#### Extract to read:
———

I came back here. The dog was inside, but I could still him/her barking…in that plaintive yelp that means: “I’m annoying everyone around here, but I’m so cute!”
I waited for darkness. There was a beautiful crescent moon in the western sky (I thought I was in the west??). I decided to do a load of soiled clothes in the nice warm laundry room. I was hoping to catch the State of the Union speech (our TV has no reception), but a heavy-set woman was watching a martial arts movie. She had a cough that would frighten a brown bear. I didn’t want to catch some strange Texas respiratory ailment, so I darted back and forth to the r-pod and the laundry, trying to win a game or two of Scrabble with a high school friend, Jackie B.
Which brings me to our car. The rear hatchback has been stuck since early December, 2015 while we were in Florida. Just for fun, I tried pushing the button and much to my surprise, it opened! I lifted it up and a bag promptly fell out and a bottle of red wine broke on our bumper. I sprayed WD-40 all over the latch and succeeded in mixing that with the spilled wine. That’s why I was doing laundry last night.
I didn’t have a banner day on Tuesday. I wish I was back in Vicksburg, sitting in the back of The Tomato Place and chatting with Mallory, Luke and Angela. Life was so much simpler a week ago.
But, y’all know where I’ll be on Friday night. I’ll be in Austin, doing the Texas 2-Step…making strange squeaks with my rubber bottom soles.
My birthday is coming in May. I want a new and bigger RV…and I want a pair of cowboy boots. Just like the ones I had when I was five years old. I wasn’t in Texas, I was in my backyard. And, my dog, King, didn’t bark…to much.
[“You can’t lose if you close a blog with flowers”. My grandfather once told me. These are roses, They’re not yellow, but they’re from Texas]
January 11, 2016
Don’t Mess With Texas
All the tired horses in the sun
How am I going to get any riding done?

———

#### Given information:
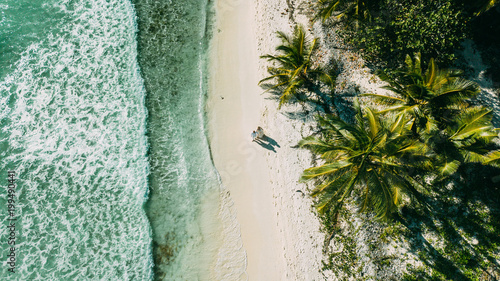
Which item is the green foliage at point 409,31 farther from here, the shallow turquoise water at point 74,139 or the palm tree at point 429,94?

———

#### Written instruction A:
Copy the passage of the Texas travel blog post between "I didn’t have" and "rubber bottom soles.", inclusive.
#### Written instruction B:
Pick up the Texas travel blog post after its final line and keep writing it.

#### Response A:
I didn’t have a banner day on Tuesday. I wish I was back in Vicksburg, sitting in the back of The Tomato Place and chatting with Mallory, Luke and Angela. Life was so much simpler a week ago.
But, y’all know where I’ll be on Friday night. I’ll be in Austin, doing the Texas 2-Step…making strange squeaks with my rubber bottom soles.

#### Response B:
–Bob Dylan “All The Tired Horses”
Well this is a fine howdy-do. There is some good news and some bad news in this here posting. The good news is that we joined Cosco and promptly spent $139.95 ( + tax ). The bad news is that I saw Mariam off to the airport to fly back to NYC to attend meetings. I didn’t hold her hand as she gathered her long skirt and climbed into the stage-coach. This time, she called Uber. I’m left here alone, almost deep in the heart of Texas, trying to stay busy and out of trouble. I plan on working hard on my novel-in-progress, but there are so many distractions here, it’s gonna be hard.
“How am I going to get any riding done?”
Here I am about a hundred miles from the Louisiana state line.
Yes, you read it correctly, I crossed the Louisiana state line and there were no State Troopers after me. From the things I’ve read, going to Texas is really getting away from somewhere and often not for a really good reason. Why else are there so many Bail Bondsmen and pawn shops every few hundred yards along all these roads? I’ve been here two days now, and I have no idea how many people I’ve met who are wanted in six states out west. And, Texas wants to secede from the Union! What if they do, and I’m stuck behind enemy lines?
I think I’m in this ‘outlaw’ mode because one of the last touristy things we did was stop in Gibsland, Louisiana and visited the site where Bonnie & Clyde were ambushed. There are two historical markers there, but one is pock-marked with bullet holes. It’s located on a lonely stretch of road south of Gibsland. I stood in the twilight, just steps inside the piney woods. A bird chirped. One car passed. It was spooky and quiet in a way that occurs when you’re standing at the location where people have died a violent death…like a Civil War battlefield or a hanging tree (there’s one in Washington Square Park in NYC). If would take me months to trace down all the places where Clyde shot down law enforcers, but then, none of those people have familiar names and weren’t made into glamorous characters that looked like Warren Beatty and Faye Dunaway. I won’t argue, however, that B & C weren’t folk heroes in their day.
Our next stop was Bossier City which is near Shreveport. Bossier has casinos…and a lot of other interesting attractions. I was going to walk over to Diamond Jacks Casino to plug-in a few quarters and walk away with the funds to finish our trip in a brand new RV. I was going to do that, but I didn’t want to walk into a smokey gambling den. Not that I haven’t spent plenty of time in such places of sin and inequity, but I felt like I was getting the sneezes and didn’t want to plunge into a full-bodied cold.
I do remember that this is a Texas blog…I digressed.
So, I’m sitting in the Rpod on a cold night in Arlington, Texas. My weather app tells me that it’s colder here than in New York City.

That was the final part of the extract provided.